Did Buddha really teach love of life? Or does his philosophy not rather indicate fear of life? To try to run away from it, to disassociate himself from life, is surely not the successful way to make himself or others happy. Is Gautama’s philosophy of enlightenment not rather a way to get rid of life, to finish its existence while trying to convince himself and others of an uncertain nobility in doing so?
Torment in a fiery hell in a life after death was always a fearful expectation of Hinduism; Buddhism tries to abolish this fear by concentrating on nonparticipation. Since the use of the senses would be required for making hell a place of which to be afraid, Buddha thought that by putting the senses out of action, this would make hell ineffective; and the state of nonparticipation would abolish all things, good and evil, pleasant as well as unpleasant.
The tenth and final terrace of Borobudur is formed by a huge bell-shaped structure. It contains an empty chamber with two compartments. If the pilgrim has reached these rooms, he maintains a complete silence, meditating that he has now symbolically reached nirvana, the highest form of disassociation. He ceases to exist. The world is still there, but he himself has gone out of it. No material nor spiritual matter will ever affect him anymore, it is believed. For him the world has ended and there is nothing anymore that will come thereafter.
A Better Way of Liberation
It is true that since man’s beginning about 6,000 years ago, we have suffered from sickness, old age and death; and it is also right for humans to look for a way to free themselves from these sufferings. So why not ask man’s Creator himself how suffering will finally end?
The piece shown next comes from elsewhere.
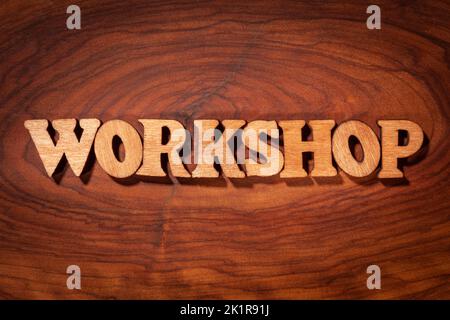 Parola officina - Iscrizione con lettere di legno in primo piano Foto Stock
Then you will learn that God will end suffering for all obedient mankind right here on earth. They will not need a nirvana. They will have a rich, happy life. The plants are good, and the earth is good, and the animals are good too. For people who love what is good and like to live, the Bible promises: “And [God] will wipe out every tear from their eyes, and death will be no more, neither will mourning nor outcry nor pain be anymore.”—Rev. 21:4.
Borobudur is man-made, and so is the philosophy that formed it. Siddhartha Gautama was human, and so was his thinking. And although Borobudur is an outstanding example of Indonesian art and craftsmanship, it merely expresses man’s need for liberation. God’s Word the Bible tells us in simple terms God’s way of liberating mankind. And people of all races, colors and languages can take courage that God’s time for liberating us from old age, sickness and death is now at the very threshold.